Yang membedakan 1 Suro dengan 1 Muharram hanyalah dalam hal penyebutan dan tradisi yang mengiringinya.
Dalam budaya Islam tanggal 1 Muharram merupakan hari suci karena sebagai penanda resolusi kalender Islam.
Sedangkan tradisi Jawa justru dianggap sakral dan mistis.
Istilah Suro bagi masyarakat Islam Jawa adalah penyebutan yang berasal dari ‘Asyura (bahasa Arab) yang berarti kesepuluh.
Selanjutnya, Suro menjadi bulan permulaan hitungan dalam takwim Jawa.
Sementara , bagi umat Islam, Suro dipahami sebagai bulan Muharram.
Sejarah dan Makna Simbol Ritual Malam 1 Suro Tradisi Jawa dan Islam-Jawa, bagi umat Islam, bulan Muharram termasuk salah satu bulan suci.
Di mana oleh Rasulullah, umat Islam diperintahkan untuk berintrospeksi diri (muhasabah), baik untuk tahun yang telah lewat maupun tahun yang akan datang.
Nah di Indonesia khusus nya di Jawa.

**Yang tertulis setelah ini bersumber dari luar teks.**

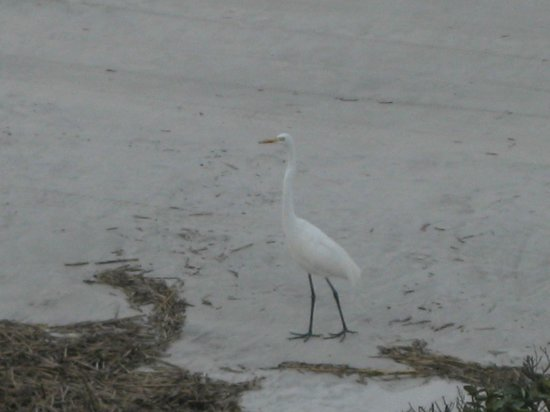 Lexington Inn & Suites: beautiful egret right on the beach in front of us!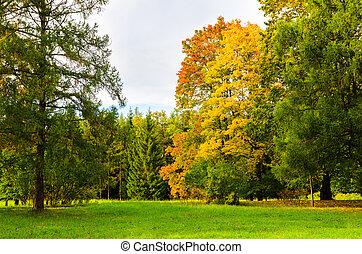 colorful autumn park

Biasanya Pada malam 1 Muharram, umat Muslim disibukkan untuk membaca doa akhir tahun dan doa awal tahun, sebagai bentuk syukur serta permohonan ampun pada Allah SWT.
Dengan melakukan beberapa Ritual mujahadah, doa, bersedekah dalam tradisi Jawa termasuk selamatan, kenduri, bertapa, dan sejenisnya memiliki akar tegas dalam tradisi keberagaman Islam yang bercorak Jawa,
Sejarah Malam 1 Suro
Istilah malam 1 Suro adalah nama lain dari malam 1 Muharam dalam penanggalan Hijriah.
Penanggalan Jawa dan kalender Hijriah memiliki korelasi dekat, khususnya sejak zaman Mataram Islam di bawah Sultan Agung Adi Prabu Hanyakrakusuma (1613-1645).
Penanggalan Hijriah memang di awali bulan Muharam, yang oleh Sultan Agung dinamai bulan Suro.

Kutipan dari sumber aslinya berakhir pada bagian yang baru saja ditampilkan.